■ Task list ■
1) Restate word for word the part of the coding text starting with "Don’t Repeat Yourself" and going on through "computers do best.".
2) In the coding text, how many images were there for the online exhibit?
3) Render this sentence from the coding text in Spanish: "But problems can only be solved when the problem solver doesn't give up."

Don’t Repeat Yourself (D.R.Y.)

If I find myself typing or doing the same thing over and over again, I now stop myself and evaluate how I can save time through automation. In computer programing, loops and refactoring are essential techniques to making efficient code that’s readable and lightweight. Not to mention they save the programmer time!

Yesterday as I began development of an online exhibit for our museum, I put this concept to practice. For one, I learned how to automate the resizing and “Save for Web” process in Photoshop. So instead of wasting time tweaking all 49 images individually, I was able to automate the process through their nifty image processing script. That could’ve taken me all morning! But instead I saved time by not repeating myself and letting the computer do what computers do best.

Don’t Give Up

Coding is hard. Both novice and experienced programmers have encountered a problem that can take a lot of time to search out and realize the answer. But problems can only be solved when the problem solver doesn’t give up.

[Records from a collection]
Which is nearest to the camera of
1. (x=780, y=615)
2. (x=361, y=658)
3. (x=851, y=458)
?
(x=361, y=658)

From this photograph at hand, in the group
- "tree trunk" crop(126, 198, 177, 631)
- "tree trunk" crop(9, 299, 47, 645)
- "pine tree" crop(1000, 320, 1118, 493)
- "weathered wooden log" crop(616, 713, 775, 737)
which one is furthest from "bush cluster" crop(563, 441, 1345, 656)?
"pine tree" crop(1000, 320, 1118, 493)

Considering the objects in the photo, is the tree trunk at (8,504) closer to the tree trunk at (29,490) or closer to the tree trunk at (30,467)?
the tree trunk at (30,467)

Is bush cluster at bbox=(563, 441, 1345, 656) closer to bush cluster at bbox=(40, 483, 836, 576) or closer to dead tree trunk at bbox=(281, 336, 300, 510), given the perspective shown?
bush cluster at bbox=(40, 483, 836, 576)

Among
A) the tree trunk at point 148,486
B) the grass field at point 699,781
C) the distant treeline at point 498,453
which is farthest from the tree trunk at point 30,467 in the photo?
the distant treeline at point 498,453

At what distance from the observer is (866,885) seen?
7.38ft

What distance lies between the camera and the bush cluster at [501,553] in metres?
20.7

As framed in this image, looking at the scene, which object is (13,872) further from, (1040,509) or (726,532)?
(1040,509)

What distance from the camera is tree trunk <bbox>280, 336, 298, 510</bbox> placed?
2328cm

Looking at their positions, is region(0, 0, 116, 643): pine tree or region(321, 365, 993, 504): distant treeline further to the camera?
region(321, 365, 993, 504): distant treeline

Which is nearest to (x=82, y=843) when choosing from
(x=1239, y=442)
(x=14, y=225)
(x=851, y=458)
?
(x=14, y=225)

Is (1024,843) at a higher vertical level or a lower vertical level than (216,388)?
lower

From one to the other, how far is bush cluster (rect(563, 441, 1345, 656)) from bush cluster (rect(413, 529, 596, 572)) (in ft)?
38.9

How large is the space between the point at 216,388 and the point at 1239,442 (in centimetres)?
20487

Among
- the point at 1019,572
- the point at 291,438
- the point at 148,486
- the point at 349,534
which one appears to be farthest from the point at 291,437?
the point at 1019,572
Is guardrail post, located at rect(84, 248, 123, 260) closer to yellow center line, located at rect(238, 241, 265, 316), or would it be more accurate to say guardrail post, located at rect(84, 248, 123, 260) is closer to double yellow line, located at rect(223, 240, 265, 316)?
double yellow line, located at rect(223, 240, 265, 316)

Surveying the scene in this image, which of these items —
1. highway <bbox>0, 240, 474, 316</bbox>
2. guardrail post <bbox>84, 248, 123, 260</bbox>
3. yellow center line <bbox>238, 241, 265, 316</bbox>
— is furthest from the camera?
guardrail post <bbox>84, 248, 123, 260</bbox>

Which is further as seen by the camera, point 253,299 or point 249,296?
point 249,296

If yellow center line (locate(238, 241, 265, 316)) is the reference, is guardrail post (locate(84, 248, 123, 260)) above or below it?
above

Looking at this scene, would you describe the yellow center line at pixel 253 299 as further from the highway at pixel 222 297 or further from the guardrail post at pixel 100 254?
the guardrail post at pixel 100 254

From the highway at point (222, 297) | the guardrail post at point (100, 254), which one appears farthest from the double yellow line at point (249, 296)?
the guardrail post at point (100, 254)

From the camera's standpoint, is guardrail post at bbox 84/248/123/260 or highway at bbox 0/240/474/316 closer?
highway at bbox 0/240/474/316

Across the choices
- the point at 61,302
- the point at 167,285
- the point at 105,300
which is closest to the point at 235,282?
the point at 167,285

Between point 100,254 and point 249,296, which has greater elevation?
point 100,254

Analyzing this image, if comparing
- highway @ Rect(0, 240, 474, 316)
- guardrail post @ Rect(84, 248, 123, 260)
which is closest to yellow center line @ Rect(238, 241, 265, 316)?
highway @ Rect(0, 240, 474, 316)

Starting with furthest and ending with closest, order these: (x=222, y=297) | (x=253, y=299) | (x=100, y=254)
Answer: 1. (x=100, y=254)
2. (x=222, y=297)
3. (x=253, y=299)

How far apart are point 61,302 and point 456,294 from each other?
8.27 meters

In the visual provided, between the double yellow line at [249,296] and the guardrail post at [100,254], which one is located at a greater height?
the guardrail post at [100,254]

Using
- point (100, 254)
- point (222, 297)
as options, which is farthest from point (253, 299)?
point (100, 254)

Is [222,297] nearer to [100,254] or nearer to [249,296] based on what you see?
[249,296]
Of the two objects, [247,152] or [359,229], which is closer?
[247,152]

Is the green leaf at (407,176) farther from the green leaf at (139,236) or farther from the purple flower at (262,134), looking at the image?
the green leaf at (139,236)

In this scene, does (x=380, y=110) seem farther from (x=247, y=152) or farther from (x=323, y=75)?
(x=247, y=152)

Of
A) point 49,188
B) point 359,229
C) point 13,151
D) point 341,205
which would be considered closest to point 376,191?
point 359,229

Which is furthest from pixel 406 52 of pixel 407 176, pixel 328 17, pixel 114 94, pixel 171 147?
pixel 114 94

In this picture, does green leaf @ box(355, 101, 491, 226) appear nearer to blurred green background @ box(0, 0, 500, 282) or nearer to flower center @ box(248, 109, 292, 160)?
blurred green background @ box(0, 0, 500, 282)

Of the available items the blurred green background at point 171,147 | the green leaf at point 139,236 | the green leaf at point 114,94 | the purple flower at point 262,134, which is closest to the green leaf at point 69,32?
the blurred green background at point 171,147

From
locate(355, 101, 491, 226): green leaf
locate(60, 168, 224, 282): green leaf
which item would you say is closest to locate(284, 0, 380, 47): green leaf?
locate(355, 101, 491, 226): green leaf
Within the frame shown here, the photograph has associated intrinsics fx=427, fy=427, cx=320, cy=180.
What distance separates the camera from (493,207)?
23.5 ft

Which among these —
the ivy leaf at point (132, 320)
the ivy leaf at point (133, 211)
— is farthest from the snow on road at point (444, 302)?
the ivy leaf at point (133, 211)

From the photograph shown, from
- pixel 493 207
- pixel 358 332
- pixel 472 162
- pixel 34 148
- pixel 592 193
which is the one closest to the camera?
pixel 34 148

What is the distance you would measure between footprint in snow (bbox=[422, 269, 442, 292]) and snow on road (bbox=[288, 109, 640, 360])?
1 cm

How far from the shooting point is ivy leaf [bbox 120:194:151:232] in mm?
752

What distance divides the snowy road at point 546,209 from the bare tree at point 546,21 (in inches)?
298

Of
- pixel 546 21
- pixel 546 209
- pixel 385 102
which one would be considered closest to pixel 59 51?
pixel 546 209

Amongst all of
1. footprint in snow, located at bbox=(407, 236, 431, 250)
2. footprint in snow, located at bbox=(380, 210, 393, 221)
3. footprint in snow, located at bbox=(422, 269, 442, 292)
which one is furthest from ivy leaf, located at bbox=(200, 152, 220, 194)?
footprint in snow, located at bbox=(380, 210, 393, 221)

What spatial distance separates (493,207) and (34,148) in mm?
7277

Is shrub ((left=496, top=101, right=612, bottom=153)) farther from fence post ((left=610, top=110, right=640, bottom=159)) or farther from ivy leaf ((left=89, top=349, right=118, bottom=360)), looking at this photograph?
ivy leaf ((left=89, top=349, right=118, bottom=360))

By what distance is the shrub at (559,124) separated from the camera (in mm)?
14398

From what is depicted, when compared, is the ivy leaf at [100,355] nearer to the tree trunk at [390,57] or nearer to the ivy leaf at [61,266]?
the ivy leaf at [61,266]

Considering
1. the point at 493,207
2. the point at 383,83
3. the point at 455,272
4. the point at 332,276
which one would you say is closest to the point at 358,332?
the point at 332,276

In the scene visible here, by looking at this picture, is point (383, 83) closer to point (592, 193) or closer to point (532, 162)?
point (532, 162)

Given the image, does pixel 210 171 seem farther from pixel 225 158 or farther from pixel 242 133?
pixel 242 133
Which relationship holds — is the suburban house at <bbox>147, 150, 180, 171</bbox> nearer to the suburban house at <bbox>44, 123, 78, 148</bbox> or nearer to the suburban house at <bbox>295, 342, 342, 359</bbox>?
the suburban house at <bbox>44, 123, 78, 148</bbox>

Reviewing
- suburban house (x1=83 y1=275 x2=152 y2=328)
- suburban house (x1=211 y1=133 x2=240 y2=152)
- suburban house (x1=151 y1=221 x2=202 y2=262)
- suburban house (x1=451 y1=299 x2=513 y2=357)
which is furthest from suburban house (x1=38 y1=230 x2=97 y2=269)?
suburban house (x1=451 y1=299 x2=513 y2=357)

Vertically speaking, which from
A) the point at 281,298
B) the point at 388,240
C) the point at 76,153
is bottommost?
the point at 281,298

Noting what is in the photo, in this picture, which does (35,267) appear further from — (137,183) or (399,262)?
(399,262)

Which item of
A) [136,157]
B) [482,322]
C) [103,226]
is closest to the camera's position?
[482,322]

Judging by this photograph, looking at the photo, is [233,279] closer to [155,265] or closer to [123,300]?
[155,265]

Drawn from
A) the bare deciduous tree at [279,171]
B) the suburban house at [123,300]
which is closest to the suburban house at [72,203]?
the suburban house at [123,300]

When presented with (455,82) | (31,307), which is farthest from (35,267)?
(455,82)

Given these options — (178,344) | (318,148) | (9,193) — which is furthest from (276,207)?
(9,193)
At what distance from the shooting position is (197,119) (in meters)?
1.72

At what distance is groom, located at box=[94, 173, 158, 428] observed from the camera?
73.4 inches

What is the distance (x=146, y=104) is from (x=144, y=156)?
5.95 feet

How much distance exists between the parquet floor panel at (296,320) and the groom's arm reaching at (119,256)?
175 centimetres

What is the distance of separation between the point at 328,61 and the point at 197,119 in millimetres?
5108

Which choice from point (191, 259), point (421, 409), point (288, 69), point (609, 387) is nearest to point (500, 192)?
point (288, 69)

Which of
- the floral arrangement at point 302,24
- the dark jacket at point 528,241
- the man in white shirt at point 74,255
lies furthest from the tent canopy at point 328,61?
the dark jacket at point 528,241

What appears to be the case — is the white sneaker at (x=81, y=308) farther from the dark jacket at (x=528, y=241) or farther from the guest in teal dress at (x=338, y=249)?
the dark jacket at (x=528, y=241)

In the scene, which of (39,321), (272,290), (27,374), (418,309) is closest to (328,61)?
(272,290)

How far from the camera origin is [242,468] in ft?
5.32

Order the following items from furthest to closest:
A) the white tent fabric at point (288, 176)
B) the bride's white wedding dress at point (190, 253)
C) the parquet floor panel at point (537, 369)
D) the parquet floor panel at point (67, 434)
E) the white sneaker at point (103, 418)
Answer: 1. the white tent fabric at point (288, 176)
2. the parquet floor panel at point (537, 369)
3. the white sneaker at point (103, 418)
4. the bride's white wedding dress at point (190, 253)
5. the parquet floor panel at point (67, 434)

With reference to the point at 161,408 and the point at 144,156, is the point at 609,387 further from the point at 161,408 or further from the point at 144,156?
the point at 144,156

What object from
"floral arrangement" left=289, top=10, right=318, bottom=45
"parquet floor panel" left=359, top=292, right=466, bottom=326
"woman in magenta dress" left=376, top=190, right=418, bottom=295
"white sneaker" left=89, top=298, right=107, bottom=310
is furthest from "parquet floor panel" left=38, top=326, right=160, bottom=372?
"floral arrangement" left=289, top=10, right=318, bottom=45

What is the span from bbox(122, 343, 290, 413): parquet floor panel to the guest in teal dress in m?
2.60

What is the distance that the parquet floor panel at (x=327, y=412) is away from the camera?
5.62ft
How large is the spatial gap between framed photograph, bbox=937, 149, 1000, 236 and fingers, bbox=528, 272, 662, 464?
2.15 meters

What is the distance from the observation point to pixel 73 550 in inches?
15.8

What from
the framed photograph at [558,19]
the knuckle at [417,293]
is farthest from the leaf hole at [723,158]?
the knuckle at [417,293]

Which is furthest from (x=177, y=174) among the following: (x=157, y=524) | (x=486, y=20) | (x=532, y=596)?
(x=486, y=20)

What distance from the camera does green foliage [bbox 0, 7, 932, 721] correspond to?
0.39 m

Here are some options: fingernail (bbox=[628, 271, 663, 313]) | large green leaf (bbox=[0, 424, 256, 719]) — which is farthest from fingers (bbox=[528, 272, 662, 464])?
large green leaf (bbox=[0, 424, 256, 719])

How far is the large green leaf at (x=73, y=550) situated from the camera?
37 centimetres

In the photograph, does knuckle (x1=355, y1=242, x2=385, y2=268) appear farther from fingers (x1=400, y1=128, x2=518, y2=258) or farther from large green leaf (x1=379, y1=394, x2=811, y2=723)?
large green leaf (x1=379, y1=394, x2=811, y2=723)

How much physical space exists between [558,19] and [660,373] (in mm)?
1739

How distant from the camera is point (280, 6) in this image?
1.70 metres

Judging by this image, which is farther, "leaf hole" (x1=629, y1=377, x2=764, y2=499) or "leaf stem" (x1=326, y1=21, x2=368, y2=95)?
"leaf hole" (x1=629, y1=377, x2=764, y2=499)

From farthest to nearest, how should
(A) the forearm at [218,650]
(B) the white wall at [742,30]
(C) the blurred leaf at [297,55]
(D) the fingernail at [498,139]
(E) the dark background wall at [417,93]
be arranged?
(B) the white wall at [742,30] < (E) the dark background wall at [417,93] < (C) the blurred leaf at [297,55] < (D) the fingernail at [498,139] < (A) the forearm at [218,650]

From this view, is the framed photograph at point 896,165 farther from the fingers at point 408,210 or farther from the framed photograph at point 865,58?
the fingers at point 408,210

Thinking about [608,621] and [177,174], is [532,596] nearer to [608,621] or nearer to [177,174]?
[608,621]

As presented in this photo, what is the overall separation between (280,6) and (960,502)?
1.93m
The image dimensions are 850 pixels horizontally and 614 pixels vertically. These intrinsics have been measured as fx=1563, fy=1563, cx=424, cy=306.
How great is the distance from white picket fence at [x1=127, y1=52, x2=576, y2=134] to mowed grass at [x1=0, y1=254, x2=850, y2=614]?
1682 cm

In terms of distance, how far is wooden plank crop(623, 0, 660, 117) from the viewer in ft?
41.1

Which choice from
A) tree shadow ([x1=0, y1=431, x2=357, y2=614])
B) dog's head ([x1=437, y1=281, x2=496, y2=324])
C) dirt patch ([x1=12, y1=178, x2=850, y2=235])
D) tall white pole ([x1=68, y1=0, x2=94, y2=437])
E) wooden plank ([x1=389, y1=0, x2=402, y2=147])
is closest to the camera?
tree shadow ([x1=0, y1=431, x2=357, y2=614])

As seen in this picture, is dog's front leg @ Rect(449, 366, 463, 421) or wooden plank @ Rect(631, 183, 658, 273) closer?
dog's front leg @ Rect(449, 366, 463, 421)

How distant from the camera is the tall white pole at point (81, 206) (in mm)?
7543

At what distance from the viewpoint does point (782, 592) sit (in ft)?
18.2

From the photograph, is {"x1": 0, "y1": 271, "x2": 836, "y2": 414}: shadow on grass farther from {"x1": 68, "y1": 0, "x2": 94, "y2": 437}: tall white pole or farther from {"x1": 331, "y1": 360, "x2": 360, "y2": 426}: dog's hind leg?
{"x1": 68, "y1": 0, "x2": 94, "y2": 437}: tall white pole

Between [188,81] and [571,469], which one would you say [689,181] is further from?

■ Responses ■
1)
Don’t Repeat Yourself (D.R.Y.)

If I find myself typing or doing the same thing over and over again, I now stop myself and evaluate how I can save time through automation. In computer programing, loops and refactoring are essential techniques to making efficient code that’s readable and lightweight. Not to mention they save the programmer time!

Yesterday as I began development of an online exhibit for our museum, I put this concept to practice. For one, I learned how to automate the resizing and “Save for Web” process in Photoshop. So instead of wasting time tweaking all 49 images individually, I was able to automate the process through their nifty image processing script. That could’ve taken me all morning! But instead I saved time by not repeating myself and letting the computer do what computers do best.

2) 49

3) Pero los problemas solo pueden resolverse cuando quien los resuelve no se rinde.